– Тот офицер, – сказал Франк, когда веселость за столом поутихла, – был справедлив, а мог бы и сплоховать. Но он не был остроумным человеком. Если бы он оказался остроумцем, то мог бы обратить все в шутку. J’aime le hommes spirituels, – добавил он, любезно кивнув мне, – et vous avez beaucoup d’esprit[59]. Остроумие, образованность, искусство, культура – все это на почетном месте в немецком Burg, городе Кракове. Я желаю возродить в Вавеле итальянский двор эпохи Возрождения, сделать Вавель островком цивилизации и галантности в сердце славянского варварства. Знаете ли вы, что мне удалось создать в Кракове Польскую филармонию? Все музыканты в оркестре, естественно, поляки. Весной Фуртвенглер и Караян приедут в Краков дирижировать в серии концертов. Ах, Шопен! – неожиданно воскликнул он, воздев очи горе и пробежав пальцами по скатерти как по клавиатуре. – Ах, Шопен, белокрылый ангел! И неважно, что этот ангел – поляк. На музыкальных небесах есть место и польским ангелам. Хотя поляки и не любят Шопена.

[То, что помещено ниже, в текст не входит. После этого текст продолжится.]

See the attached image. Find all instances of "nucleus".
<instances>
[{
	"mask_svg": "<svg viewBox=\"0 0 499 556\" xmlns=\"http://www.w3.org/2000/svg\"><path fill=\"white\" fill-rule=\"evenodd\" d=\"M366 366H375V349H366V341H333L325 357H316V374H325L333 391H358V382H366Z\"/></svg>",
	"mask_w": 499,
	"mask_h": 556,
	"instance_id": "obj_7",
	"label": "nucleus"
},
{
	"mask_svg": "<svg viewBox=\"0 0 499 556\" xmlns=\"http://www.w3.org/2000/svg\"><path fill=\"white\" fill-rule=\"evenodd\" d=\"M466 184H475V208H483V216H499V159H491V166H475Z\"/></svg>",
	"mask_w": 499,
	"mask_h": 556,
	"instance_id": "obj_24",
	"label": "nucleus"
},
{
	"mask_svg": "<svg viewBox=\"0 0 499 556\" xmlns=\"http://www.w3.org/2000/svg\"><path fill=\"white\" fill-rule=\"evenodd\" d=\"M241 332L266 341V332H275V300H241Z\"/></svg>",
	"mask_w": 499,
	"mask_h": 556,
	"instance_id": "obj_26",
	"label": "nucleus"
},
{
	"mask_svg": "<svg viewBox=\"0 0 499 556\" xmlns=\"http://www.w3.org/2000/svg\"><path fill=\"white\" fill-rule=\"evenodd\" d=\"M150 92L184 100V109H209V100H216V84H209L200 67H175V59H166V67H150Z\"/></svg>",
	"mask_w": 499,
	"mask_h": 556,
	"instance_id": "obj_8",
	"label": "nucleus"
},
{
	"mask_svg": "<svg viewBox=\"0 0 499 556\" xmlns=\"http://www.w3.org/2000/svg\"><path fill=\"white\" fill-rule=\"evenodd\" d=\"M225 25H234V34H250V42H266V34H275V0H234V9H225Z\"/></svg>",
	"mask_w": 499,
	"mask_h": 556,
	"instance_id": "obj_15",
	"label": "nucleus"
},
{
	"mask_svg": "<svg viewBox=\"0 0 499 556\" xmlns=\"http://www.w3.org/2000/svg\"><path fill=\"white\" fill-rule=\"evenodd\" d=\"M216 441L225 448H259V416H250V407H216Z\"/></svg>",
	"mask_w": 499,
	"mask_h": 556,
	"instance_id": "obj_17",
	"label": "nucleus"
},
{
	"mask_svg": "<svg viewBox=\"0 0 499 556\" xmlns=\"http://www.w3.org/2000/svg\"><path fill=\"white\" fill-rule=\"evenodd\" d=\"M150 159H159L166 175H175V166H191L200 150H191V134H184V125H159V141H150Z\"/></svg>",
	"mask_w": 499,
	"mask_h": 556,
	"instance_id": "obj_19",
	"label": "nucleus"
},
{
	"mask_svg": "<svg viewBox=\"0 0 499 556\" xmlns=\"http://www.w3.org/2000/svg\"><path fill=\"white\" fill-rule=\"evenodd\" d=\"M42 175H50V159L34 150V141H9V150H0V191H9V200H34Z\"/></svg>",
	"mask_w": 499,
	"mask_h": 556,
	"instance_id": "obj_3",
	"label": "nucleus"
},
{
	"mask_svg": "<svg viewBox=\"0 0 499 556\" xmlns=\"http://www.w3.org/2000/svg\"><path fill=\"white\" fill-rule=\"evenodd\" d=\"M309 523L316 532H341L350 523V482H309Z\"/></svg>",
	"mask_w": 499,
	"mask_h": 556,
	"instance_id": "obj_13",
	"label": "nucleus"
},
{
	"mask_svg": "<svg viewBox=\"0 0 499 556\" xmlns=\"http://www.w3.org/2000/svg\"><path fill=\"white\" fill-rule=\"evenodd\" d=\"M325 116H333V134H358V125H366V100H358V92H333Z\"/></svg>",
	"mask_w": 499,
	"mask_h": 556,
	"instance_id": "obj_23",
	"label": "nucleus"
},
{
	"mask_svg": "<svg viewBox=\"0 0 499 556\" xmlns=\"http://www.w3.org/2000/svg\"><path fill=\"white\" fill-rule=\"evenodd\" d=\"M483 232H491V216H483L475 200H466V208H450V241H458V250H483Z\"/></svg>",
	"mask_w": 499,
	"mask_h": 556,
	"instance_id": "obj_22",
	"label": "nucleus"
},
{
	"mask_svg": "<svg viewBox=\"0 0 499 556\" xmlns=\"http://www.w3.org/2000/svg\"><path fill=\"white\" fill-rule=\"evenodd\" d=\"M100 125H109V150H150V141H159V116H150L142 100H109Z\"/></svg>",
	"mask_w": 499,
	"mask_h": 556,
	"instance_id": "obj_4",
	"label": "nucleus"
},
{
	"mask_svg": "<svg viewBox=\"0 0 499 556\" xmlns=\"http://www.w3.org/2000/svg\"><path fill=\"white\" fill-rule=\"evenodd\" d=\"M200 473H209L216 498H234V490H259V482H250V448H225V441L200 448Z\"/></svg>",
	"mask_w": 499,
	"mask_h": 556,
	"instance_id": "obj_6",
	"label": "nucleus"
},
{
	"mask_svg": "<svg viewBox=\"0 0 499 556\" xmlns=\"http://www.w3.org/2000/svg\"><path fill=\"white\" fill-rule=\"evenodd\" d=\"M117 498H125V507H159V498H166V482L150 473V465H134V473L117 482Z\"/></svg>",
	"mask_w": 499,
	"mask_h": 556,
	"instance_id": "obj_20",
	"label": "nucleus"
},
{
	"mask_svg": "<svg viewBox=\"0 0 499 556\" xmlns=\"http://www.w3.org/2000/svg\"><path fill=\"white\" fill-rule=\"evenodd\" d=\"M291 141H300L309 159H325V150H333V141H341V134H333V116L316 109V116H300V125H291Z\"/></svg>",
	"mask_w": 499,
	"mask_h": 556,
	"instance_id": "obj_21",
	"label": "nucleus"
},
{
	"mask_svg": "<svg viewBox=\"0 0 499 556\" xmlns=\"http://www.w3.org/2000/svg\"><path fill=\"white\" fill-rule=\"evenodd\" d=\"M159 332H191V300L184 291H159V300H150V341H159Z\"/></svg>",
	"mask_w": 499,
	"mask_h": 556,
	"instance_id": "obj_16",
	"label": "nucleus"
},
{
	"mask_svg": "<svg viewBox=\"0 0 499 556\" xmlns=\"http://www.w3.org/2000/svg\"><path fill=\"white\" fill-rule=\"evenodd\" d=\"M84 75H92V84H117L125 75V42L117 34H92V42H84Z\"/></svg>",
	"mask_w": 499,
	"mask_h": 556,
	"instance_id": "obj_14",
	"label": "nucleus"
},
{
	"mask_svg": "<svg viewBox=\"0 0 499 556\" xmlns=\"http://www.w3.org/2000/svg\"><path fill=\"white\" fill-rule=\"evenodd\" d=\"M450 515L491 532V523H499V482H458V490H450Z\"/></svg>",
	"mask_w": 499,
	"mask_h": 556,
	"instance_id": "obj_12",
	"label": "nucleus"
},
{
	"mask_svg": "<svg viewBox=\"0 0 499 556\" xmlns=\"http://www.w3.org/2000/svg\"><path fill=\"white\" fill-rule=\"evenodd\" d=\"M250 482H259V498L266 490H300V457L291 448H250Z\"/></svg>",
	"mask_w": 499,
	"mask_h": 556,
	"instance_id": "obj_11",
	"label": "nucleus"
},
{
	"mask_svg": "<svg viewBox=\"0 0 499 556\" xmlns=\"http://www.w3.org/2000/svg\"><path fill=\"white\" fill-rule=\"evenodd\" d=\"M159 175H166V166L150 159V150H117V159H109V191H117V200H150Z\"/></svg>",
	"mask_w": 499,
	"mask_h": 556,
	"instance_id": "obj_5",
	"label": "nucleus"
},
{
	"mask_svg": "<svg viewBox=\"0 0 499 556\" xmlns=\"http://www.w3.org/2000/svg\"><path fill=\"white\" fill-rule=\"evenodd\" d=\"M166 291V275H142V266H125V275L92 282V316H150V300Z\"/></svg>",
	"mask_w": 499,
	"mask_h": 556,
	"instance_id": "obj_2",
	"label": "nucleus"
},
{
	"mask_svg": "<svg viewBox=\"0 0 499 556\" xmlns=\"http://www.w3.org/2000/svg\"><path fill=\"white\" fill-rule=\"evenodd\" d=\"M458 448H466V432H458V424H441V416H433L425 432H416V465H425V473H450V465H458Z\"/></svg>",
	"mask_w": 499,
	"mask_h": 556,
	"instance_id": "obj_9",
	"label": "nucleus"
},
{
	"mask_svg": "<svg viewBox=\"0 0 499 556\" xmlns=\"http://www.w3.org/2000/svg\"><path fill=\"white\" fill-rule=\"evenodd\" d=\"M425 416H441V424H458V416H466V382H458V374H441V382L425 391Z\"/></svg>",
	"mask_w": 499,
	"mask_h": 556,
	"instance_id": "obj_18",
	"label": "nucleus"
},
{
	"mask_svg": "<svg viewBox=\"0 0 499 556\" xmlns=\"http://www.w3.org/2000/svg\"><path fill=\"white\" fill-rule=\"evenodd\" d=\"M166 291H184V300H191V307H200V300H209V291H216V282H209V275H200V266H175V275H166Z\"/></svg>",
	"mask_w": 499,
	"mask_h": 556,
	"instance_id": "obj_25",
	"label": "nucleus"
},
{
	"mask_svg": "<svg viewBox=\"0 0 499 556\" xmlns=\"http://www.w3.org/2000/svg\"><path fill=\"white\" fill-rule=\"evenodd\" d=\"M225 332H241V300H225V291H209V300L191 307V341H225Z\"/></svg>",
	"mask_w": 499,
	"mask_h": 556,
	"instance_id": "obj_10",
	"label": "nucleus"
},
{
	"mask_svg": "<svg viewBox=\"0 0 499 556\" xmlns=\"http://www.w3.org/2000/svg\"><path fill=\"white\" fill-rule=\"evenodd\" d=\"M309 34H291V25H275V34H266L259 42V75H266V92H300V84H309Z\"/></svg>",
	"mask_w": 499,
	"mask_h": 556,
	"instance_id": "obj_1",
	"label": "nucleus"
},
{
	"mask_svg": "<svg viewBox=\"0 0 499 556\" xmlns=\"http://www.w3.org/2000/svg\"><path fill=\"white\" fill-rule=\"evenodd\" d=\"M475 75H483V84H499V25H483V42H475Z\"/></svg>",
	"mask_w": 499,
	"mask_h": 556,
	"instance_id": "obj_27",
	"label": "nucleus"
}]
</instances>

– Не любят Шопена? – сказал я, не на шутку удивленный.
– На днях, – с грустью в голосе поведал Франк, – во время посвященного Шопену концерта краковская публика не аплодировала. Ни хлопка, ни душевного порыва белому ангелу музыки. Я наблюдал за полным залом, молчащим и замершим залом, и старался понять причину ледяного молчания. Я вглядывался в тысячи сверкающих глаз, в бледные лица, еще теплящиеся молниеносным прикосновением крыла Шопена, вглядывался в губы, еще сочащиеся нежнейшим, печальным поцелуем белого ангела, и старался оправдать в моем сердце эту каменную немоту, призрачную неподвижность заполненного публикой зала. Ах! Но я еще завоюю этот народ искусствами, поэзией и музыкой! Я стану польским Орфеем! Ха-ха-ха, польский Орфей! – он рассмеялся странным смехом, закрыв глаза и откинув назад голову, побледнел, трудно задышал, на лбу выступили капли пота.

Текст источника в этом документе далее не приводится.